No market in Canada shows a better gap in supply vs. demand than Vancouver’s high-rise condo market. Here in August 2006 alone, the demand for high-rise condos was 4,700 units. In the following 24 months, developers plan to build another 13,300 units. This is almost three times the current demand, and reveals a potential oversupply of units.

In contrast, Alberta’s population growth in the last quarter of 2005 was more than five times the national average. Its strong economy lured thousands of Canadians from other provinces and territories, seven of which actually saw their populations decline.

This strong migration is a major source of housing demand. In 2005, BC recorded a net gain of 4,527 people from other provinces. While this number is below the level recorded in 2004, it is a significant achievement as a strong pull from Alberta gained 42,000 people from the rest of Canada.

Due to increased demand and limited inventory, home prices in Calgary increased by more than 50 percent from 2005 to the second quarter of 2006. Now that vacancy rates are close to zero, renters are lucky enough to be able to build a home in advance of the rent increase.

Alberta’s population explosion is due to a large shortage of skilled workers and an overabundance of well-paying jobs. A government report released in June 2006 said Alberta needs 86,000 more workers over the next decade to deal with its acute labor shortage. Within the next decade, it is predicted that Alberta’s oil sands will generate more than 100,000 new jobs and billions of dollars in royalties and taxes to various levels of government, not to mention billions more in dividends to investors.
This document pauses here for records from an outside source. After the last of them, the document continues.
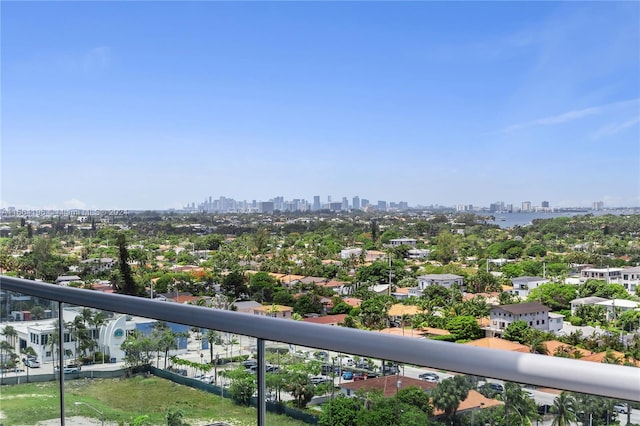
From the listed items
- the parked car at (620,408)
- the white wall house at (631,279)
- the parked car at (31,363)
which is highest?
the parked car at (620,408)

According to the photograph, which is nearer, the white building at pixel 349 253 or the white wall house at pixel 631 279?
the white wall house at pixel 631 279

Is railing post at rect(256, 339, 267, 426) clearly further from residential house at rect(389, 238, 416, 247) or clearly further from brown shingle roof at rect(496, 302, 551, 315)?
residential house at rect(389, 238, 416, 247)

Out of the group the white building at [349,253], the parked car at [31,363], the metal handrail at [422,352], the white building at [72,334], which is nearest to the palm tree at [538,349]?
the metal handrail at [422,352]

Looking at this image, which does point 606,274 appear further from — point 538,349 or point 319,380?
point 319,380

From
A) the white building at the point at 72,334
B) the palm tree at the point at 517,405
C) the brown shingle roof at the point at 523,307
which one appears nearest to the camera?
the palm tree at the point at 517,405

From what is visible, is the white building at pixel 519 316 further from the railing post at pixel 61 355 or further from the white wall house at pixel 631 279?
the railing post at pixel 61 355

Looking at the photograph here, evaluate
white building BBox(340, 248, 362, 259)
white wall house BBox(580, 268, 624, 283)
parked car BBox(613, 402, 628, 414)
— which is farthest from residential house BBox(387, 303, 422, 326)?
parked car BBox(613, 402, 628, 414)
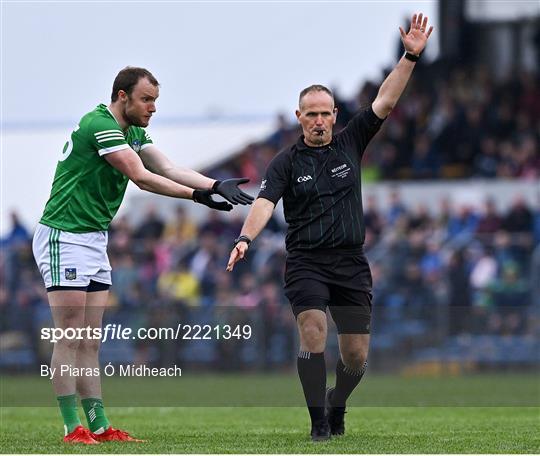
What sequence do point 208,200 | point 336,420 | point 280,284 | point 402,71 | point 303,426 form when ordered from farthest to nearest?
point 280,284
point 303,426
point 336,420
point 402,71
point 208,200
Alberta’s shortage of rental units is reflected by extremely low vacancy rates, low unemployment and high demand for housing, ultimately leading to very predictable results in the market. Sharp rise in property prices, high construction cost which in turn leads to rise

Increasing resale home values, and, more importantly for investors, rents for their properties.

On a daily basis we hear many reasons not to invest in real estate:

“I’m very busy and I don’t have time”

“I can’t be bothered to solve tenant problems”

“I’ll get rich some other way – like the lottery”

“I’ll do it – tomorrow”

“Interest rates are rising and this bubble is about to burst”

The point is: these are not reasons, but excuses. Excuses allow us to come up with justifications that support our underlying purpose, which is, subconsciously, to stay within our comfort zone and away from change. Our subconscious exists to protect us; Yet the very element of working in our security is actually destroying our potential for economic freedom.

Even if the clock ticks ominously, now is the time to focus on investing. For retirees suffering from a lack of pension funds, real estate investment is a small step compared to the available options. By investing in real estate, we look at what the headlines are saying.

Ultimately you want to live the life of your dreams, but you’ll never get there if you don’t commit to taking the actions you need to take today, to get to where you want to be tomorrow. Real estate will get you there, you just need to commit and learn the basics.